Given request 1: Count how many lines of the records below contain the word "domed", and give only that number. Case counts.

Text passage:
About a week ago, things were conspiracy-theory central in the D.C. suburbs.  In Chantilly, Virginia, the annual meeting of something called the Bilderberg Group was held.  It’s a private, informal conference, one that’s been run since the 1950’s for high level political leaders and operatives, captains of industry, and other assorted muckity mucks.   It’s invite only, and the goings on within are confidential, so of course conspiracy theorists swarm around it like moths to a porchlight.
According to the Bilderberger conspiracists, this gathering of some of the world’s most powerful and influential people is actually a cabal that is secretly controlling the entire global economy, manipulating everything from behind the scenes.   
Here, I confess to being a little bit baffled.  This conspiracy theory...if I’m getting this right...hopes to reveal that the world’s most powerful, connected, and influential people are controlling the world.  Huh.  
Alrighty then.  
That, I think, is one of the things I’ve never quite gotten about the whole secret-cabal-conspiracy thing.  Powerful people don’t hide their power.  They don’t need to.  Billionaires and old landed money and political powerhouses tend not to live on secret bases just under the surface of private islands.  They do their thing right out there where everyone can see them.  Why?  Because they’re powerful, and power can do whatever power wants.  You want to pour four hundred million dollars into an election to sway the country in a direction that favors your business?   You just do it, right out there where everyone can see you.

Given request 2: Please repeat word for word the part of the Bilderberg text above from "About a week" up to and including "behind the scenes.".

Scene question records
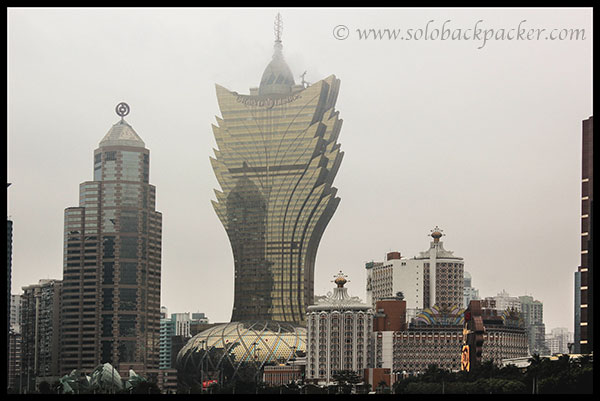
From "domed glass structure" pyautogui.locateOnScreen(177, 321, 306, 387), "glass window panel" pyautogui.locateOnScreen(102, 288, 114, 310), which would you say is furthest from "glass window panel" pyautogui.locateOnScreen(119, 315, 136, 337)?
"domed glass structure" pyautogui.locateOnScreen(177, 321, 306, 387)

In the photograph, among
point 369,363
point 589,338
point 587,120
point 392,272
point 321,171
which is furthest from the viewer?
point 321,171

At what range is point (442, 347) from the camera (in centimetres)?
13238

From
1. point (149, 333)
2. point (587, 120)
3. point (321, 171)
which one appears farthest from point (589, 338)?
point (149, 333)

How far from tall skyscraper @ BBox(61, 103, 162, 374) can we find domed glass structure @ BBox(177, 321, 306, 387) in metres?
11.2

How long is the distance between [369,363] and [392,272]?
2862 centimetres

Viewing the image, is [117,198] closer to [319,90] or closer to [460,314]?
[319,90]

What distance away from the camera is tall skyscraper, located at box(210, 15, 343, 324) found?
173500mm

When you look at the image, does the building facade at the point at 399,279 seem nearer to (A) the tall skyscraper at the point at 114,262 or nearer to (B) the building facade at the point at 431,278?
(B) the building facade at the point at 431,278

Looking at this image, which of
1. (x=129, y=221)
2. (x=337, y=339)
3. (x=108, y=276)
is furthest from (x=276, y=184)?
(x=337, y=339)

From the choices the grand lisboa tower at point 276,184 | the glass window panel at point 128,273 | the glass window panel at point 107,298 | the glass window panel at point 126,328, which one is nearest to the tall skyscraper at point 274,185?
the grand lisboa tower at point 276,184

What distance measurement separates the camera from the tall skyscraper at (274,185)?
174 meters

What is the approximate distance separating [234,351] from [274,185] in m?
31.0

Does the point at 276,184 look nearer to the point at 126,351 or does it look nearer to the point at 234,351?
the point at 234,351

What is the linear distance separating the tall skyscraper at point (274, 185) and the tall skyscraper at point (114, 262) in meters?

Correct result 1: 3

Correct result 2:
About a week ago, things were conspiracy-theory central in the D.C. suburbs.  In Chantilly, Virginia, the annual meeting of something called the Bilderberg Group was held.  It’s a private, informal conference, one that’s been run since the 1950’s for high level political leaders and operatives, captains of industry, and other assorted muckity mucks.   It’s invite only, and the goings on within are confidential, so of course conspiracy theorists swarm around it like moths to a porchlight.
According to the Bilderberger conspiracists, this gathering of some of the world’s most powerful and influential people is actually a cabal that is secretly controlling the entire global economy, manipulating everything from behind the scenes.